The 10 who will compete for the top $10,000 scholarship in the “American Idol”-style event were selected from 24 semi-finalists by a three-judge panel. An audience will choose the 2014 KC SuperStar at the finals Aug. 24 in Yardley Hall at Johnson County Community College. Second place receives a $5,000 scholarship, third a $2,500 scholarship and fourth a $1,000 scholarship. The other six finalists receive $500 scholarships.

Tim Bair, producing artistic director of The Theatre in the Park and one of the judges, said selecting the final 10 was difficult. “They were all so talented, all had wonderful voices. There were so many diverse styles,” Bair said. “One girl (Malena Marcase) sang ‘Over The Rainbow’ while playing a ukulele.
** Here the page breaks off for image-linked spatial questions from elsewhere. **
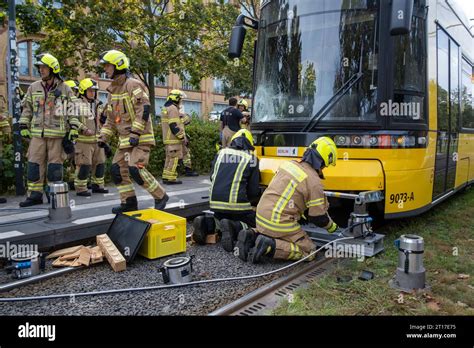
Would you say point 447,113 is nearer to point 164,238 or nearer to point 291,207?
point 291,207

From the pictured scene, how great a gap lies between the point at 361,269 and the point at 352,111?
189 cm

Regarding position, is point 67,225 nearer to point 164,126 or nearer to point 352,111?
point 352,111

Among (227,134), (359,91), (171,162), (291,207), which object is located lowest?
(291,207)

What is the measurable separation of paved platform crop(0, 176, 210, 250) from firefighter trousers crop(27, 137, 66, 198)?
1.06ft

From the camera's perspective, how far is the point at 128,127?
5641 mm

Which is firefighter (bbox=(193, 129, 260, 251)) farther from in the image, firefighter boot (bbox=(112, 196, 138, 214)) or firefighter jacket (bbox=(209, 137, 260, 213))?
→ firefighter boot (bbox=(112, 196, 138, 214))

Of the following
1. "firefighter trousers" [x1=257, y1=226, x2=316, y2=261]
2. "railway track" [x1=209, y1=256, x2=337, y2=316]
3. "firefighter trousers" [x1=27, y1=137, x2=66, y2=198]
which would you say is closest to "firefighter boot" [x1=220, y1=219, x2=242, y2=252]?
"firefighter trousers" [x1=257, y1=226, x2=316, y2=261]

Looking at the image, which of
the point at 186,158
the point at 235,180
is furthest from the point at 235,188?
the point at 186,158

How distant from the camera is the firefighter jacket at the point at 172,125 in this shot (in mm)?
8930

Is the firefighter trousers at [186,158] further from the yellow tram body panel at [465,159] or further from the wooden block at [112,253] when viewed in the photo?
the yellow tram body panel at [465,159]

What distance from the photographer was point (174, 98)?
909 centimetres

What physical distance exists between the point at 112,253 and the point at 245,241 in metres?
1.41
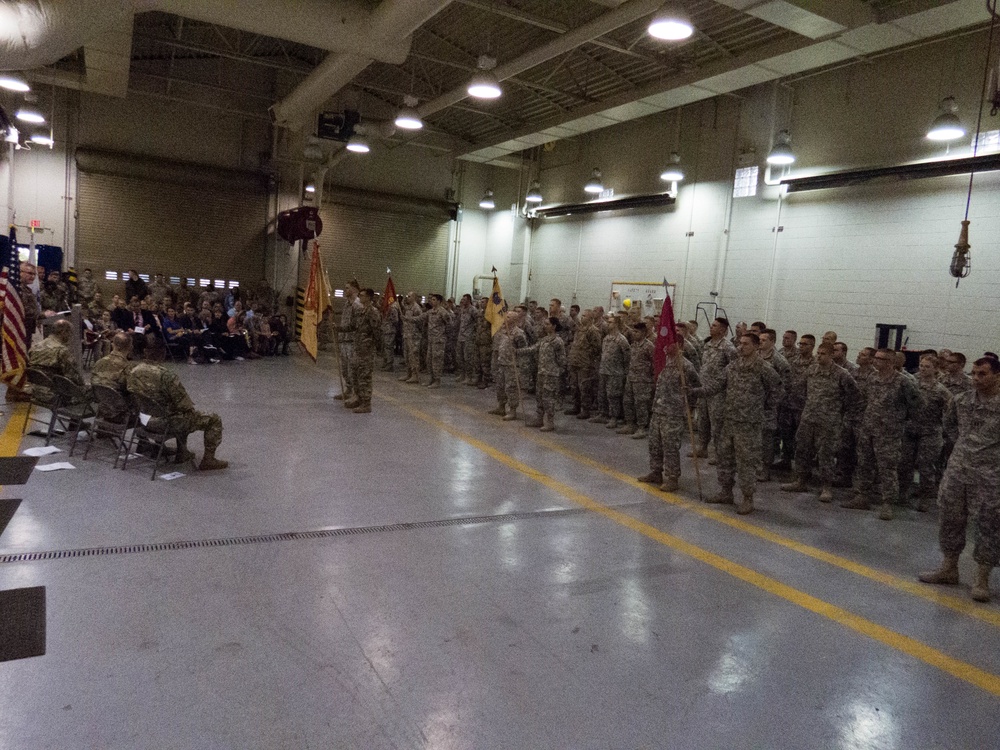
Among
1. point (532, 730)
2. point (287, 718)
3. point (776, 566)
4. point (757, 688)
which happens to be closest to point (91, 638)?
point (287, 718)

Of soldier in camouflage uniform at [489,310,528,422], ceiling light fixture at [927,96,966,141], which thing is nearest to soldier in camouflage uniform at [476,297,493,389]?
soldier in camouflage uniform at [489,310,528,422]

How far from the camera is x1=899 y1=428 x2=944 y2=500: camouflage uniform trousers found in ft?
22.0

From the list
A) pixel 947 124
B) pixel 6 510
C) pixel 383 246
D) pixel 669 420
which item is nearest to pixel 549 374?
pixel 669 420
I loved it.

“I kept thinking, ‘Where do all these talented kids come from? Why aren’t they at The Theatre in the Park?’ I may start recruiting some of them,” Bair said with a laugh.

The other judges were Chris McCoy, a local theater director, and Julie O’Rourke-Kaul, a professional performer.

Felice Azorsky, the KC SuperStar coordinator, was excited about the audience enthusiasm. “I think contestants feed off audience energy and this audience was incredibly supportive. The best I’ve seen,” Azorsky said. “We had such a talented group. All 24 semi-finalists were talented, not just the 10 finalists. They didn’t make it easy on the judges.”

Maggie Marx, a Shawnee Mission Northwest senior who placed second last year and was made the top 10 again this year, was impressed with the competition.

“The talent keeps getting better every year. I’d hate to be a judge. I honestly didn’t think I’d make the top 10 this year. The talent was so diverse, so competitive.” Marx said. “It was fun seeing my friends and family waving placards with my picture on them”

Grant Mayfield, who graduated from St. Thomas Aquinas this spring, said he wasn’t expecting to make the top 10 this year.

“I was a finalist in 2012 and then didn’t even make the semi-finals last year. I guess I didn’t sing very well. This year I thought I sang about as well as I ever have. So I feel better,” he said. “I was standing backstage talking with the others when they started calling off the winners. I didn’t know my name was called until someone said, ‘Get out there; they just called your name.’ Turned out my name was the first one called.

“It was really competitive. I feel good about being a finalist,” he added. “We all agreed we sing better when the audience is responsive.”

The finalists will have 18 rehearsals during the next two months, Azorsky said, and Ruder will help the contestants select the songs best suited to their style and make sure they know what to expect at the finals.

The semi-finalists were chosen through auditions held April 6 and 23 at the Jewish Community Center. The second round of auditions, which had scheduled for April 13, was postponed after Reat Griffin, who was at the Jewish Community Center to audition, and his grandfather, William Lewis Corporon, were shot and killed.

Rob Riggle, who graduated from Shawnee Mission South and earned degrees in public administration, theater and film at the University of Kansas, will be the celebrity emcee at the finals. Riggle, a comedian and actor who has appeared in the films “21 Jump Street,” “The Hangover” and “The Other Guys,” makes frequent appearances in the Kansas City area.